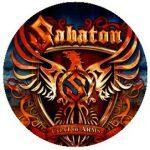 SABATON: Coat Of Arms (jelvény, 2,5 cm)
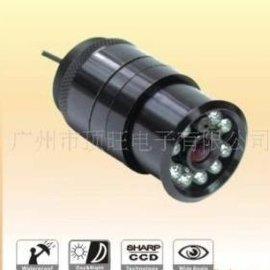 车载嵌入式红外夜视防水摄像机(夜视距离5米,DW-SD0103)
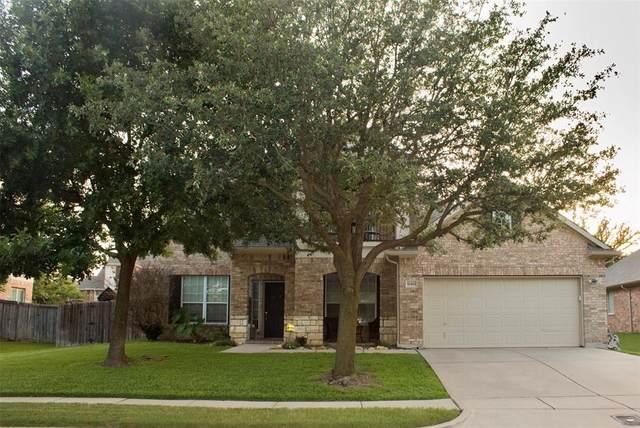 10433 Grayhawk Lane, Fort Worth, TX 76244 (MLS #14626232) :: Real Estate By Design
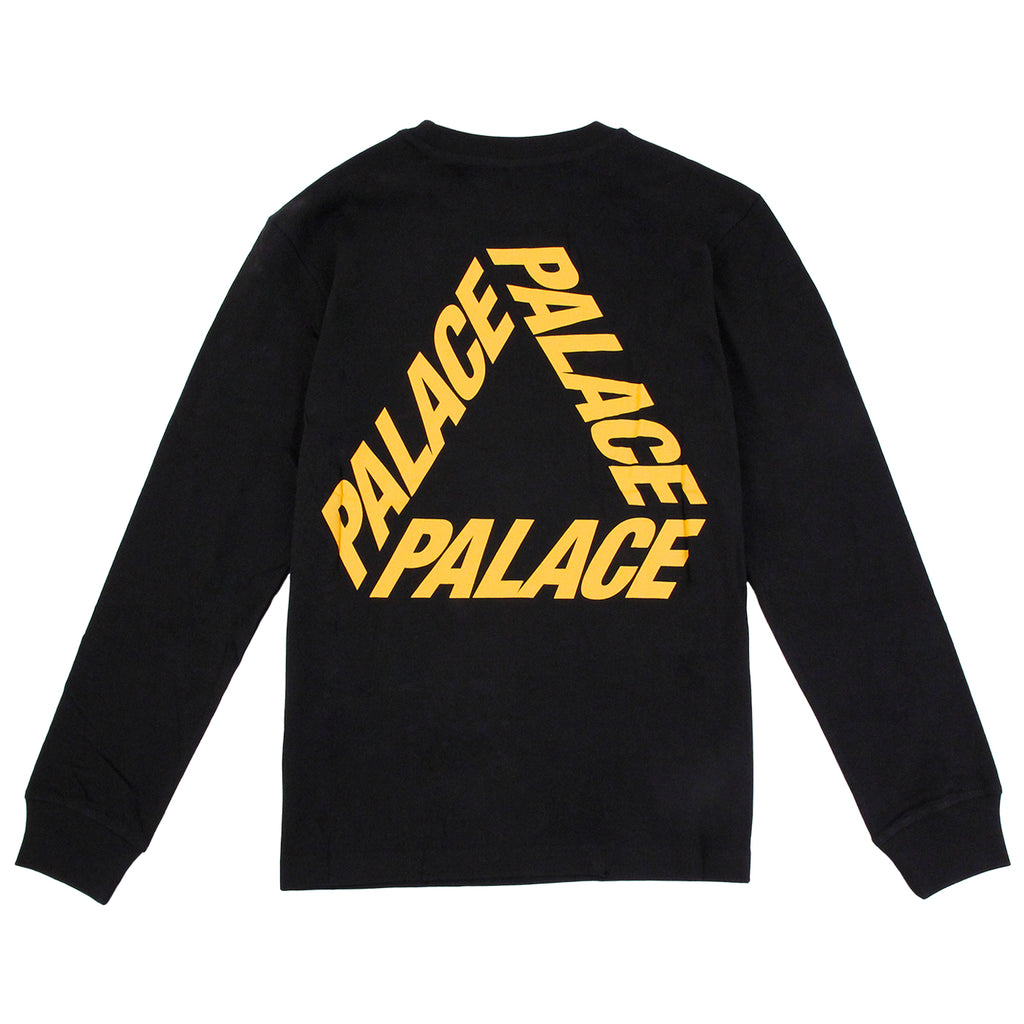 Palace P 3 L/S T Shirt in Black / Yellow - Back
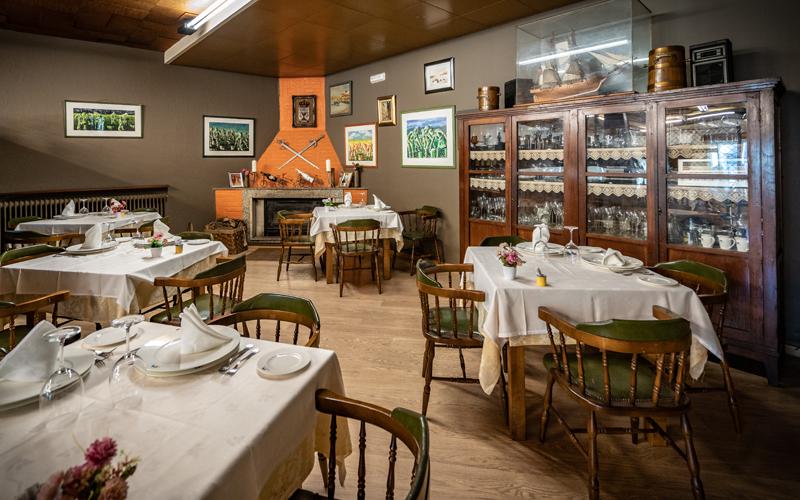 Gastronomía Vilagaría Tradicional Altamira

**INSTRUCTIONS FOR THE TASK:** Everything in the entries above should be returned exactly, apart from the pictures.

**EXERCISE SOLUTION:**
 SABATON: Coat Of Arms (jelvény, 2,5 cm)
 车载嵌入式红外夜视防水摄像机(夜视距离5米,DW-SD0103)
 10433 Grayhawk Lane, Fort Worth, TX 76244 (MLS #14626232) :: Real Estate By Design
 Palace P 3 L/S T Shirt in Black / Yellow - Back
 Gastronomía Vilagaría Tradicional Altamira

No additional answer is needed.